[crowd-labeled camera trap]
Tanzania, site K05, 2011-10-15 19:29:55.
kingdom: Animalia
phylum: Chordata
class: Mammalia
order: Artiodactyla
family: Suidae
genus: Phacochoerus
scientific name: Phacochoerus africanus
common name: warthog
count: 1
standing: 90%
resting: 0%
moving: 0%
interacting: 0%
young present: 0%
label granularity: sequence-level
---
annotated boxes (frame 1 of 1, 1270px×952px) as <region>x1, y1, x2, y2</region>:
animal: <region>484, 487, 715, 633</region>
=-=-=
> **What to work on**
Each line of the records should be repeated exactly as it stands.

> **Answer for this exercise**
[crowd-labeled camera trap]
Tanzania, site K05, 2011-10-15 19:29:55.
kingdom: Animalia
phylum: Chordata
class: Mammalia
order: Artiodactyla
family: Suidae
genus: Phacochoerus
scientific name: Phacochoerus africanus
common name: warthog
count: 1
standing: 90%
resting: 0%
moving: 0%
interacting: 0%
young present: 0%
label granularity: sequence-level
---
annotated boxes (frame 1 of 1, 1270px×952px) as <region>x1, y1, x2, y2</region>:
animal: <region>484, 487, 715, 633</region>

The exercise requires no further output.